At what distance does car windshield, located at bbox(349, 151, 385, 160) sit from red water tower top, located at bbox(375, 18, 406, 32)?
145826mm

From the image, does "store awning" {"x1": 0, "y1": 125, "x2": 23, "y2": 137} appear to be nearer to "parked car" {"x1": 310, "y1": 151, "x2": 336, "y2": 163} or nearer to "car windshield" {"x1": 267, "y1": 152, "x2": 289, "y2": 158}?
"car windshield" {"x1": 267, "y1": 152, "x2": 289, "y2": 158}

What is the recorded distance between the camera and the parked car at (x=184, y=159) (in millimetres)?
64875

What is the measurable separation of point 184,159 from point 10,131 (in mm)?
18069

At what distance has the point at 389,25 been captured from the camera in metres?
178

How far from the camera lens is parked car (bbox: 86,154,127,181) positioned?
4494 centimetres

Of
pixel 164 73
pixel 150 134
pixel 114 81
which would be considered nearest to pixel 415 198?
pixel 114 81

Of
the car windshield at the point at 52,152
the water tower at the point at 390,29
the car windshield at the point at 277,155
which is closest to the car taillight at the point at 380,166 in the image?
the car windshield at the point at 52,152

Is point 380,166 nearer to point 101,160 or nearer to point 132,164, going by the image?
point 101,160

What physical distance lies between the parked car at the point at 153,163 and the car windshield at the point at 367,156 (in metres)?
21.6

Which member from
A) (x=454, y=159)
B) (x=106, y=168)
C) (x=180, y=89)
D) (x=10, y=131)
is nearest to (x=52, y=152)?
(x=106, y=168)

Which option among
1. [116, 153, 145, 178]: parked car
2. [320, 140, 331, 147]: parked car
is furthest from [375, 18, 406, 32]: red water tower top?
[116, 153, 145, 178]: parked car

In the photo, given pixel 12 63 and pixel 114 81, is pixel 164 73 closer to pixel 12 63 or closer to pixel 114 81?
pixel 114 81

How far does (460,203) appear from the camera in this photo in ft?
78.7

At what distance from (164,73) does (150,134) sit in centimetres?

Exercise directions - Transcribe everything in the listing above, from the line that contains "In the photo, given" down to the final line, with no changes.

Result for this exercise -
In the photo, given pixel 12 63 and pixel 114 81, is pixel 164 73 closer to pixel 12 63 or closer to pixel 114 81?
pixel 114 81

How far does (460,203) appear from the camera in this photo in ft?
78.7

At what distance from (164,73) does (150,134) sit in centimetres?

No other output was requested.